Jean-Marie Runiga[1] a été arrêté le dimanche 17 mars à Kigali[2],
après avoir été délogé de son fief par la faction rivale du M23 sous
les ordres du colonel rebelle Sultani Makenga. Quant au général rebelle
Bosco Ntaganda[3],
un proche du criminel Laurent Nkunda, il s’est réfugié le lundi 18 mars
dans les locaux de l’ambassade américaine à Kigali où il a demandé à
être transféré à La Haye pour y être jugé[4].
La neutralisation de Jean-Marie Runiga et de Bosco Ntaganda fait de
Sultani Makenga, dont les troupes contrôlent désormais de la localité de
Kibumba (à 30 km de Goma), le chef incontesté du M23 nouvelle version.

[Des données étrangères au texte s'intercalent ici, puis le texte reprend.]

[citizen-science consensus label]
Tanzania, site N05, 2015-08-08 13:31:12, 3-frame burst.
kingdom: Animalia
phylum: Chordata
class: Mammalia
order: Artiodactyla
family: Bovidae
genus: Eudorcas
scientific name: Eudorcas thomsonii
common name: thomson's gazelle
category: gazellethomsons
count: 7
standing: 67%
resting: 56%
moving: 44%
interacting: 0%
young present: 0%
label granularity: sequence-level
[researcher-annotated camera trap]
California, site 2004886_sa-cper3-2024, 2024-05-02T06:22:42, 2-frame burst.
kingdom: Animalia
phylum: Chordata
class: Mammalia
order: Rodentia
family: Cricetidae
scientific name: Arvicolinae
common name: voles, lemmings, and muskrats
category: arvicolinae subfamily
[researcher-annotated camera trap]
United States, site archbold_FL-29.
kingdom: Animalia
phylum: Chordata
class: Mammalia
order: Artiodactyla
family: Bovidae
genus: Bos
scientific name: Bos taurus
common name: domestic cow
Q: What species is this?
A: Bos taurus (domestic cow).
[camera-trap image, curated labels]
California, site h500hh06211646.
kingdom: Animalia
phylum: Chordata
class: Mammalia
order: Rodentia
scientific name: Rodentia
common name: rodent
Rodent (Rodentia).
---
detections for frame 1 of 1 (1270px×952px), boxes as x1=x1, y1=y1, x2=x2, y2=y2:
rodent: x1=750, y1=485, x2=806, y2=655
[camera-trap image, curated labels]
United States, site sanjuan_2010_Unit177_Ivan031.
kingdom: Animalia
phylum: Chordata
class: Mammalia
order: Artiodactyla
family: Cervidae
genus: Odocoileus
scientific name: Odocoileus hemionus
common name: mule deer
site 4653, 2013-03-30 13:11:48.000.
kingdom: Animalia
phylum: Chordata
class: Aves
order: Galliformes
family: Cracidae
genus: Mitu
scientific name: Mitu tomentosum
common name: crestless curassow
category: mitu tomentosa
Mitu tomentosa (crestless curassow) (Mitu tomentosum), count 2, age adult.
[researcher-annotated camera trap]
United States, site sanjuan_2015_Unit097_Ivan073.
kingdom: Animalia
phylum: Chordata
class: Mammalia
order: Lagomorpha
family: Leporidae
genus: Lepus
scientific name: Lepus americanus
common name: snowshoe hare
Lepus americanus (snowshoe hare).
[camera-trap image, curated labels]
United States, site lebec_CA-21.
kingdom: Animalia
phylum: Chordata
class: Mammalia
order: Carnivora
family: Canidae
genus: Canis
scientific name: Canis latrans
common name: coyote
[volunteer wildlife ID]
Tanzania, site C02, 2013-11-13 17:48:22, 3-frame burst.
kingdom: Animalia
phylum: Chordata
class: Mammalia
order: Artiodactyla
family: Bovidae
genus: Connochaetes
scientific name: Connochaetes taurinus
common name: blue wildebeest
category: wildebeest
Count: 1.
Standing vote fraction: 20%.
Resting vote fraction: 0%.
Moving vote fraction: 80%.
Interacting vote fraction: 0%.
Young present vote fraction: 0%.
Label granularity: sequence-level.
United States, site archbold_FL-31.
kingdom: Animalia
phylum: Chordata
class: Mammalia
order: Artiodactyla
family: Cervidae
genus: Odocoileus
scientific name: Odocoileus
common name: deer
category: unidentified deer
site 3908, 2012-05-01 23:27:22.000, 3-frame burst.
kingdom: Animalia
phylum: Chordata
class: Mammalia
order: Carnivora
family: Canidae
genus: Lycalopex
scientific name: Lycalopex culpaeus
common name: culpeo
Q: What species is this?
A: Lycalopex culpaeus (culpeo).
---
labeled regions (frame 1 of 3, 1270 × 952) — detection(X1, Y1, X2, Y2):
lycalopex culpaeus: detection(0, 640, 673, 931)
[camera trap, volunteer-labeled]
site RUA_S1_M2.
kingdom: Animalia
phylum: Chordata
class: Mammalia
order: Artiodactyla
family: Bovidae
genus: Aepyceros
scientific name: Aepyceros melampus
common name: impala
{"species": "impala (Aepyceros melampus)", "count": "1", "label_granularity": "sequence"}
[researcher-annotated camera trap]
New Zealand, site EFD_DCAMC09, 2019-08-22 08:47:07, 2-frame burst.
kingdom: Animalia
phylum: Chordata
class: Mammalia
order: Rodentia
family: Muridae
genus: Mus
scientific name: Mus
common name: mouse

En tout cas, près de 600 rebelles, censés être des Congolais, fuyant des combats dans l’Est de la République Démocratique du Congo ont trouvé refuge au Rwanda voisin depuis le vendredi 15 mars. D’aucuns pensent qu’il s’agit d’une opération menée à dessein, une simple diversion pour exfiltrer les militaires rwandais qui combattaient officieusement dans la région du Kivu.
D’abord sous la direction de l’ex-colonel Sultani Makenga, puis de Bertrand Bisimwa qui a succédé à Jean-Marie Runiga, ils reprochent au président congolais, Joseph Kabila, ne pas avoir tenu ses promesses. Ainsi réclament-ils, plus précisément, l’application de l’accord signé le 23 mars 2009 ayant trait au retour des réfugiés congolais basés au Rwanda, à une bonne démocratie et à la confirmation des grades des éléments du CNDP intégrés dans l’armée nationale congolaise.
En tout cas, en ayant chassé Bosco Ntaganda et Jean-Marie Runiga de la région du Kivu, Sultani Makenga
est tombé dans le piège mortel tendu par la communauté internationale.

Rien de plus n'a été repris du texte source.